▶ _What you need to do_: List every type of substrate named in the earnings call transcript below.

** Opening Extract provided block **

Thank you, Raymond. Revenue trends in the first quarter came in largely as expected in each of our product categories, although our performance in germanium substrate and raw material outperformed our plan. With our industry continuing to evolve, both in terms of the customer landscape and technology trends, we experienced a continuation of the softness in semi-insulating gallium arsenide substrates that we began to see in second half of 2012. However, we are seeing renewed growth in our semiconducting gallium arsenide substrates, as well as improving demand for our indium phosphide substrates. Germanium substrates, too, was seeing a very good growth, as well as raw material. While the changes to the wireless side of our business have been challenging, we remain optimistic that new opportunities, coupled with improving market conditions in other product lines, will allow us to drive improved results in 2013. As expected, we saw a decline in our wireless revenue in Q1, as we've seen seasonally normal, and also in keeping up with the customer behavior who we have been monitoring over the past few quarters. For the first time in many years, no customer represented 10% or greater of our revenue in Q1. However, we were pleased to see solid performance from a returning customer and better revenue diversification in this area of our business. As we discussed last quarter, the customer base for wireless RF devices is undergoing major changes and consolidation. We have been very focused on working with customers to complete ongoing qualifications and positioning AXT for greater penetration in strategic accounts. We're pleased by our performance in customer qualifications where our substrate have had some key successes but continue to work through the business impediments that have limited ourselves to this point. In addition to the landscape change, the wireless industry is…

Raymond A. Low

Analyst

Thank you, Morris. In the second quarter, we are expecting to see total revenues of between $22 million and $24 million. We are expecting net loss in the first -- in the second quarter of between $0.05 to $0.07 per share based on approximately 32.4 million common shares outstanding. This concludes our prepared comments. We're now happy to answer your questions.

** Closing Extract provided block **
** Opening Extracted material block **

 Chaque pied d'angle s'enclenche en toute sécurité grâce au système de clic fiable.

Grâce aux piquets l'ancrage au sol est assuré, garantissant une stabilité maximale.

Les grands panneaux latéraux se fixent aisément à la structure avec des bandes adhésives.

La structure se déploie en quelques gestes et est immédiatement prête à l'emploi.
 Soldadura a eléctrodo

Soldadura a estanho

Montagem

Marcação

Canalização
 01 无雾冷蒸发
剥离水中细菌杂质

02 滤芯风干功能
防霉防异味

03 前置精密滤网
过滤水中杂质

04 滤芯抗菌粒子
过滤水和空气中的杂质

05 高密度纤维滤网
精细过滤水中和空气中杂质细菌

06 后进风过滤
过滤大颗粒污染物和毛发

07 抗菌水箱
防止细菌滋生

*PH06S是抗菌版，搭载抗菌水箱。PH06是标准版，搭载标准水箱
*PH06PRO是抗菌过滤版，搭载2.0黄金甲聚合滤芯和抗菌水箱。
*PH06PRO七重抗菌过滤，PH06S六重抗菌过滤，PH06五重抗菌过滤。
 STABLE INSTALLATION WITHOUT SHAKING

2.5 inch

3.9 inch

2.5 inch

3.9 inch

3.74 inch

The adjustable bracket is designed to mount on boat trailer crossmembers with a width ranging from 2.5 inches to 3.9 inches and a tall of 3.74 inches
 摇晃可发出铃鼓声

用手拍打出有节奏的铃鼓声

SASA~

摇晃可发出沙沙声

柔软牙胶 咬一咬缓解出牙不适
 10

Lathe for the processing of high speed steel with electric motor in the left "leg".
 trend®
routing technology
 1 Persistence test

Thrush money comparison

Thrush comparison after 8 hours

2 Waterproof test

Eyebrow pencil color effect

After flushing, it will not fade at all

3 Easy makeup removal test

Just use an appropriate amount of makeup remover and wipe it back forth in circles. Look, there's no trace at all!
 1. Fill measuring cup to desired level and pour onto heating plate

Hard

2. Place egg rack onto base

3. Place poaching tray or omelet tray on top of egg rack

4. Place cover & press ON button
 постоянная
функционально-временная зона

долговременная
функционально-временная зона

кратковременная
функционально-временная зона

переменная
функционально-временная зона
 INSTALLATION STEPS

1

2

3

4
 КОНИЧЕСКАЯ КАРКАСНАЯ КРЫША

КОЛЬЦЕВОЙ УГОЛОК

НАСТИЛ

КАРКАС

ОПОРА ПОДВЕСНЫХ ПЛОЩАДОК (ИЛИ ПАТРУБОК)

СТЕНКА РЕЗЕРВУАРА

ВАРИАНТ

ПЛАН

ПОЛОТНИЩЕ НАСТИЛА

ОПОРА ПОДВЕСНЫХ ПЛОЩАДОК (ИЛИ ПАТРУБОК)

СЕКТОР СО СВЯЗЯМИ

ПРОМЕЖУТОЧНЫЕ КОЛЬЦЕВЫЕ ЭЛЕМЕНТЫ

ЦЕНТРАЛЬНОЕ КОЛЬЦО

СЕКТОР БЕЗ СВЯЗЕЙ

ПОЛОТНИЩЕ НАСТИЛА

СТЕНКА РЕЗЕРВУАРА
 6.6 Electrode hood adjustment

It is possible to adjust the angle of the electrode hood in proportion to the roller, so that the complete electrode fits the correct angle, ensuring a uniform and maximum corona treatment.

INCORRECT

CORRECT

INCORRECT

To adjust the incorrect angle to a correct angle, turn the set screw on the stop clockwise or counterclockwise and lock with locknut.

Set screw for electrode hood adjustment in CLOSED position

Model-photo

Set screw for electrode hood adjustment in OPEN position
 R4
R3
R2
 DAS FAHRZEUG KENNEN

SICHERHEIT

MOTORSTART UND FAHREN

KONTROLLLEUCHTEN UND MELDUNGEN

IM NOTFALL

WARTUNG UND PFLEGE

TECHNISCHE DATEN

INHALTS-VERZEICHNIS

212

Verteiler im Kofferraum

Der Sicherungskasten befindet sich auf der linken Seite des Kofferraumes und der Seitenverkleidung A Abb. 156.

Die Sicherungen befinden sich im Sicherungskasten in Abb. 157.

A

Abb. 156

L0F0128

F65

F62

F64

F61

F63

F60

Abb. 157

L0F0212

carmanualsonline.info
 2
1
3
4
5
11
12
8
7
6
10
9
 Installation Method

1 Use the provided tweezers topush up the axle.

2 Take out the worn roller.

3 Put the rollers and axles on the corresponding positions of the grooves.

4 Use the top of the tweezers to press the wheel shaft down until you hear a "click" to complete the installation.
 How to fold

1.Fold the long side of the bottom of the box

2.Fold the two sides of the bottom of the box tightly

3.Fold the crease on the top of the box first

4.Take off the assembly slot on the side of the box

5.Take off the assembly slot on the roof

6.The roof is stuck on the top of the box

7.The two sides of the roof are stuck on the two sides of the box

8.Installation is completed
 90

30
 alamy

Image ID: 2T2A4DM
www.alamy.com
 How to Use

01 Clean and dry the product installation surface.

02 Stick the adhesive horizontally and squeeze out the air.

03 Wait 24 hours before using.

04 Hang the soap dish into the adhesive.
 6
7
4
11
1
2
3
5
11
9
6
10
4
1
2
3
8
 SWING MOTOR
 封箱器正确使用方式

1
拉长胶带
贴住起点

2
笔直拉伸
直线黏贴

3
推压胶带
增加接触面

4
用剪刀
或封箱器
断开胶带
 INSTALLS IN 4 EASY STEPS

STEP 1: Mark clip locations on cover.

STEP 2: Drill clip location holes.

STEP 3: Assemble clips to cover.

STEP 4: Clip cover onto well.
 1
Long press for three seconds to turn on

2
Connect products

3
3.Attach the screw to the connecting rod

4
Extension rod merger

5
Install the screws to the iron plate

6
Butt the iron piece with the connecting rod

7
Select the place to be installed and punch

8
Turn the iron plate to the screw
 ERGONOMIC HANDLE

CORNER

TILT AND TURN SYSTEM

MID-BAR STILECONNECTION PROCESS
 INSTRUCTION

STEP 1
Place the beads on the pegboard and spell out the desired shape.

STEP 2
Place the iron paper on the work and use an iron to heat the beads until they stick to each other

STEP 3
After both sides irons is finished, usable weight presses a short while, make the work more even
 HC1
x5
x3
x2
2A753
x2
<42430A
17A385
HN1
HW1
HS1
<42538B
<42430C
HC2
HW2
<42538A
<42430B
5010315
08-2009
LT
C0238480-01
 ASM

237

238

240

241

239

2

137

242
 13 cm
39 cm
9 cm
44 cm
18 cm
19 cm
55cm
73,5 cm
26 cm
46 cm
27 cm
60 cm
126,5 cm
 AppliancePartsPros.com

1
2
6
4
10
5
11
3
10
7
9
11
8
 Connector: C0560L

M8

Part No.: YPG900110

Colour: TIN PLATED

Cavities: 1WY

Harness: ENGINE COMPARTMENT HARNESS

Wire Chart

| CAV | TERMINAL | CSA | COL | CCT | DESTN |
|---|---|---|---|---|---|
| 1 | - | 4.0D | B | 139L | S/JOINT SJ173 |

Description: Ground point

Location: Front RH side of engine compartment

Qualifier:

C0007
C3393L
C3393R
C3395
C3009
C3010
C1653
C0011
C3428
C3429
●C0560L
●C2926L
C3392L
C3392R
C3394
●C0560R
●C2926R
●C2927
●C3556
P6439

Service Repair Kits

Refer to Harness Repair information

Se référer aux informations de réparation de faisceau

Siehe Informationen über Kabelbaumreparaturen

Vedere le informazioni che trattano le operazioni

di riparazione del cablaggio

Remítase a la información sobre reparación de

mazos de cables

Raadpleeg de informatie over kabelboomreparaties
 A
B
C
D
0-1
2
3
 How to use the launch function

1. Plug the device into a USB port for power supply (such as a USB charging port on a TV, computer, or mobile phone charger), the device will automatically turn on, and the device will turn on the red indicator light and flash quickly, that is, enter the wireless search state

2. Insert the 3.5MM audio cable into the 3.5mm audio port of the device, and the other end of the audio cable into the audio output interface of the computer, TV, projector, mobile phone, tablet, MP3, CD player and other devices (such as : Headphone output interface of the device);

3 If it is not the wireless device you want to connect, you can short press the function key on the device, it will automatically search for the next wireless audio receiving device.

** Closing Extracted material block **

▶ _Result of the exercise_:
- Semi-insulating gallium arsenide substrates
- Semiconducting gallium arsenide substrates
- Indium phosphide substrates
- Germanium substrates